Immediately upon graduation from law school, Chief Justice Hughes launched his career in private practice in New York City, where he would work from then to 1891, 1893 to 1906, 1916 to 1921, and 1925 to 1930. He occasionally worked as an instructor at law schools in between stints in private practice, specifically his law school alma mater, where he was first a Professor of Law (from 1891 to 1893) and later a Special Lecturer (from 1893 to 1895), and New York University Law School, where he was a Special Lecturer (from 1893 to 1900). Following the turn of the 20th century, Chief Justice Hughes served as counsel to the New York Legislature’s Stevens Gas Commission (in 1905) and its Armstrong Insurance Commission (from 1905 to 1906). In 1906 he was Special Assistant to the Attorney General of the United States. The following year Chief Justice Hughes began a three year-long term as Governor of New York, an office he would leave upon being appointed an Associate Justice of the SCUS, before later leaving the Court to run as the Republican Party’s candidate for President of the United States in the 1916 election (he lost to incumbent President Woodrow Wilson by a fairly narrow margin). He served as Secretary of State from 1921 to 1925, the year before he took office as a Member of the Permanent Court of Arbitration at The Hague, where he would remain until his appointment as Chief Justice.
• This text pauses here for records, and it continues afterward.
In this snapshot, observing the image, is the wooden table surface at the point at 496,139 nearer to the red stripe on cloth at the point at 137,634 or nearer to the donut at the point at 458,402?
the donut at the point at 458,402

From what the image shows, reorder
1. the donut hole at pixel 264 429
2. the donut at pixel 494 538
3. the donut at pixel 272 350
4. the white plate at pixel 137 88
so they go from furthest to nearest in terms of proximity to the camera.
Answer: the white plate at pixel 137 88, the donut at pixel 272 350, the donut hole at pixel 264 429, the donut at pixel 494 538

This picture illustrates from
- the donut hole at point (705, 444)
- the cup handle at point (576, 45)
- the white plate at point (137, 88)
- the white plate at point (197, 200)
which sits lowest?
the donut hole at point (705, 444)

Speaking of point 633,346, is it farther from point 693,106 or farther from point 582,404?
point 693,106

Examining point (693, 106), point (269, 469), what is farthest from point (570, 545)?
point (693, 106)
Chief Justice Hughes was nominated to serve as an Associate Justice by President William Howard Taft on April 25, 1910, to a seat vacated by Justice David Josiah Brewer. He was confirmed by the United States Senate on May 2, and received his commission that day. Then-Associate Justice Hughes took the Judicial Oath to officially join the SCUS on October 10, and served out that part of his tenure on the White Court. His service in that capacity was terminated on June 10, 1916, due to his resignation. Chief Justice Hughes was nominated by President Herbert Hoover on February 3, 1930, to a seat vacated by Chief Justice Taft (the very same man who had appointed him to the SCUS in the first place). He was confirmed by the U.S. Senate on February 13, and received his commission that day. Chief Justice Hughes took the oath for that position on February 24, and assumed senior status on June 30, 1941. His service was terminated on August 27, 1948, due to his death.
The failure of Chief Justice Hughes’ bid for the presidency meant that his primary legacy was his service at the SCUS, where he became especially influential during his time as the Court’s leader. He was one of two important swing votes (the other being Justice Owen Roberts) in cases related to President Franklin D. Roosevelt’s New Deal initiatives, and was known for being somewhat more willing to side with the SCUS’s liberal wing on such issues than the relatively- conservative Justice Roberts. His crisp, well-crafted opinions and open-minded approach earned him high praise from virtually all of his colleagues on the bench, and he remains well-regarded in most legal circles today.